L’économie open source détruit donc plus de valeur qu’elle n’en créé. Même si la valeur d’usage explose, la valeur monétaire décroît.”

Bauwens constate ensuite que ce phénomène ne se limite pas à la connaissance et au logiciel, une telle tendance commence à émerger dans la production de biens manufacturés.
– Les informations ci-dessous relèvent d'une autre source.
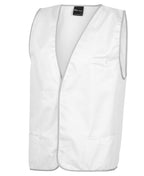 JB's Wear Coloured Tricot Vest 6HFV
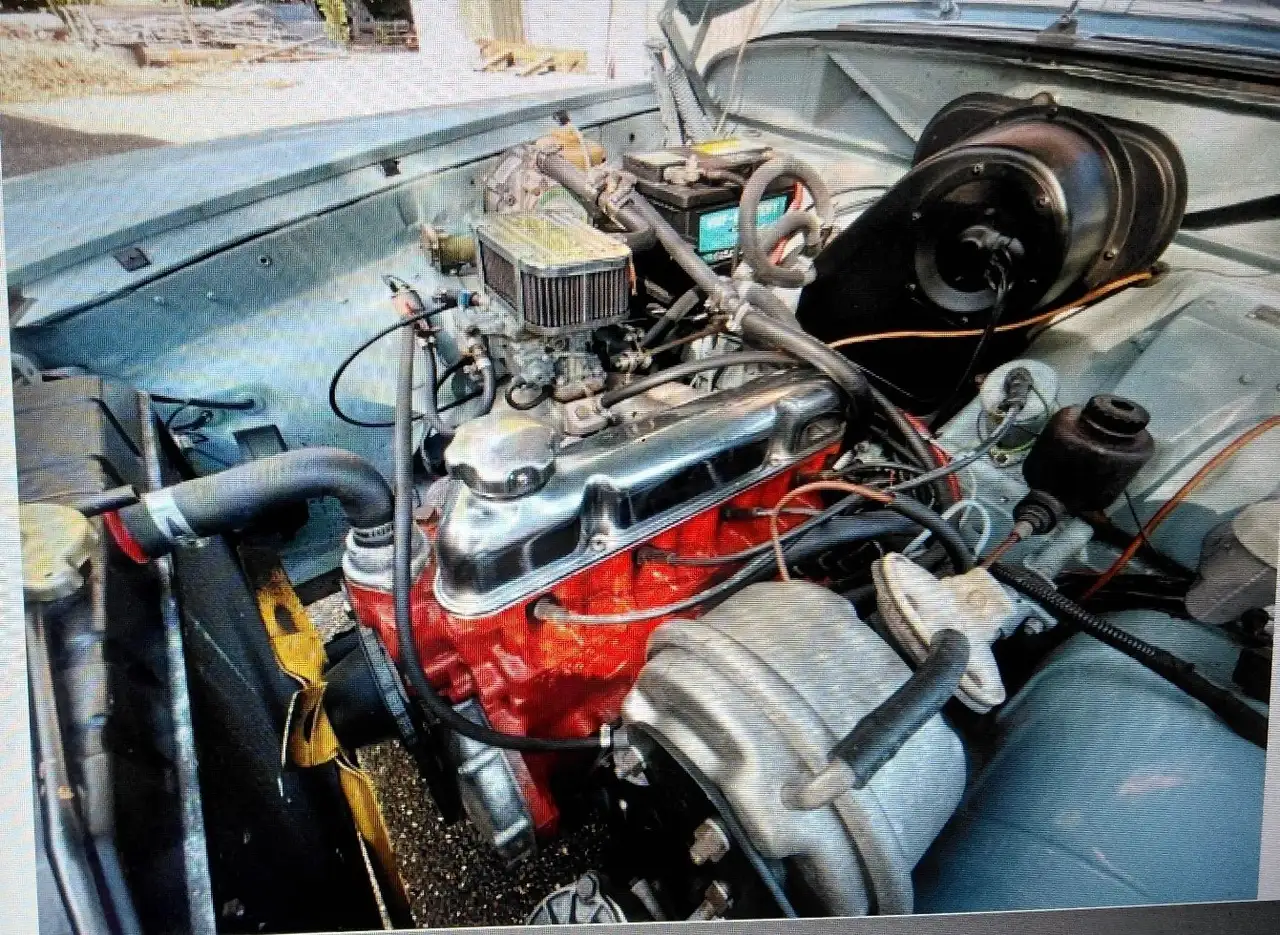Volvo Amazon, foto 10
D’où une série de questions qu’il pose :

De telles évolutions sont bonnes pour la planète et pour l’humanité, mais la vraie question est :
- sont-elles bonnes pour le capitalisme ?
- Que se passe-t-il pour le capitalisme si, à grande échelle, les échanges se font sur le modèle des médias sociaux, si la production se fait sur le modèle des communs ?
- Que se passe-t-il si une part toujours plus grande de notre temps est consacrée à la production de la valeur d’usage, – une fraction seulement restant pour créer de la valeur monétaire -, mais qu’aucun revenu substantiel n’est perçu par les producteurs de cette valeur d’usage ?
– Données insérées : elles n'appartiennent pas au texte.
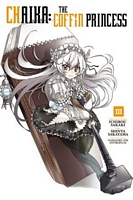 Chaika: The Coffin Princess, Vol. 3 - manga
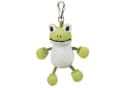 Schaffer Collection Plüschanhänger Frosch 'Quark' Bild 1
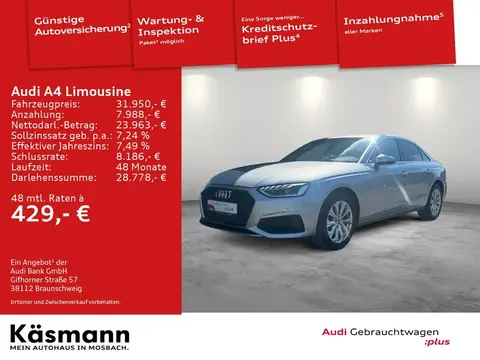 Used AUDI A4 Petrol 2022 Ad 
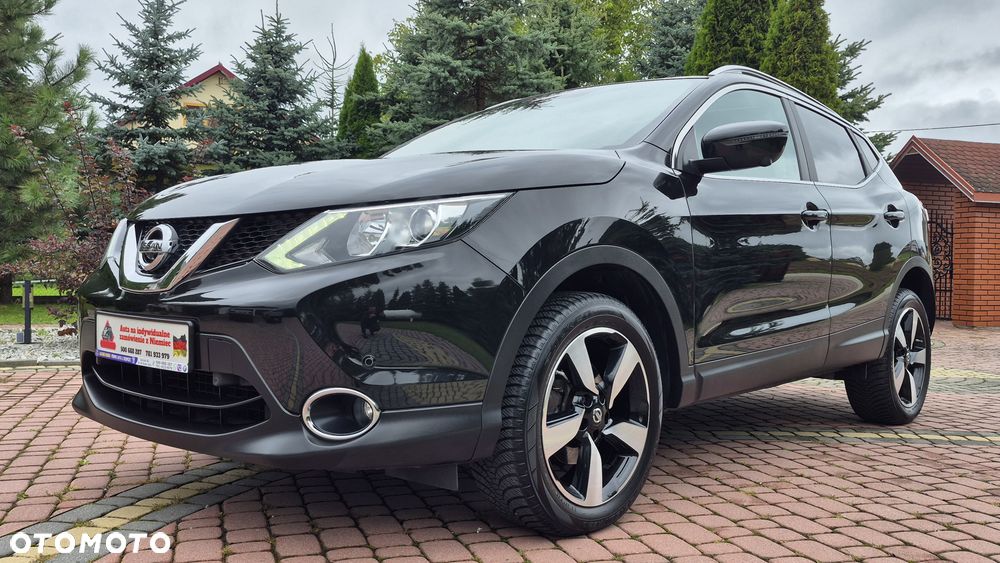 Nissan Qashqai 1.6 DIG-T N-Connecta - 36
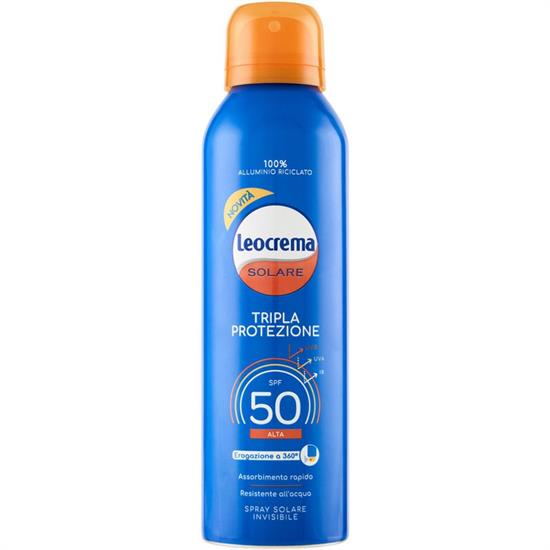 LEOCREMA 1714 SOL.BOMBOLA 150ML SPF50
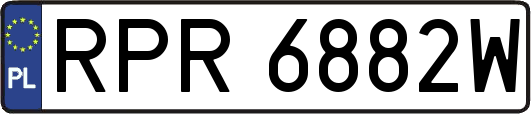 RPR6882W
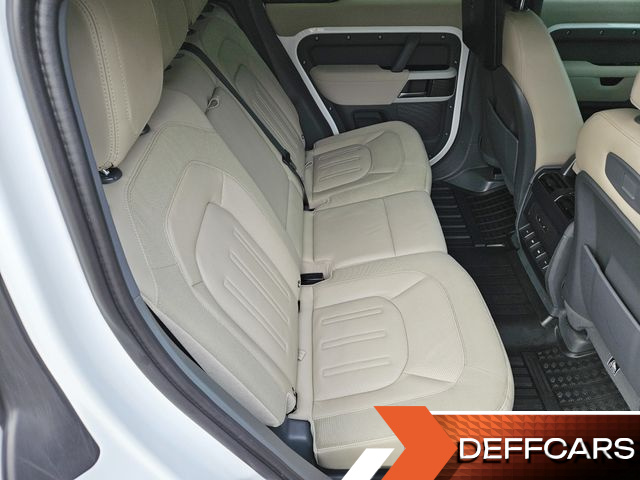 Land Rover DEFENDER 110 D240 SE купить на сайте DeffCars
La crise financière entamée en 2008, loin de diminuer notre enthousiasme pour le partage et la production entre pairs, est un accélérateur pour l’adoption de ces pratiques.

Ce n’est pas seulement un problème pour des travailleurs de plus en plus précaires, c’est un problème pour le capitalisme lui-même, qui voit s’assécher ses chances d’accumulation et d’expansion.

Le monde n’a pas seulement à faire face à une crise globale des ressources, mais il est devant une crise de développement, car les créateurs de valeur sont de moins en moins rémunérés.

L’économie de la connaissance tourne à la chimère, car ce qui est abondant ne peut pas soutenir les dynamiques de marché. Nous avons donc une croissance exponentielle de la création de valeur d’usage, mais avec une croissance de la valeur monétaire qui est seulement linéaire.

Si les travailleurs perçoivent de moins en moins de revenus, qui achètera les biens vendus par les entreprises ?

Voilà la crise de valeur à laquelle l’humanité fait face.

C’est un défi aussi important que le changement climatique ou l’augmentation des inégalités sociales. L’effondrement de 2008 n’est qu’une préfiguration de cette crise. Existe-t-il une solution ? Oui, mais elle induit une adaptation du capitalisme à la production entre pairs, ce qui ouvrirait la voie à un dépassement du capitalisme.”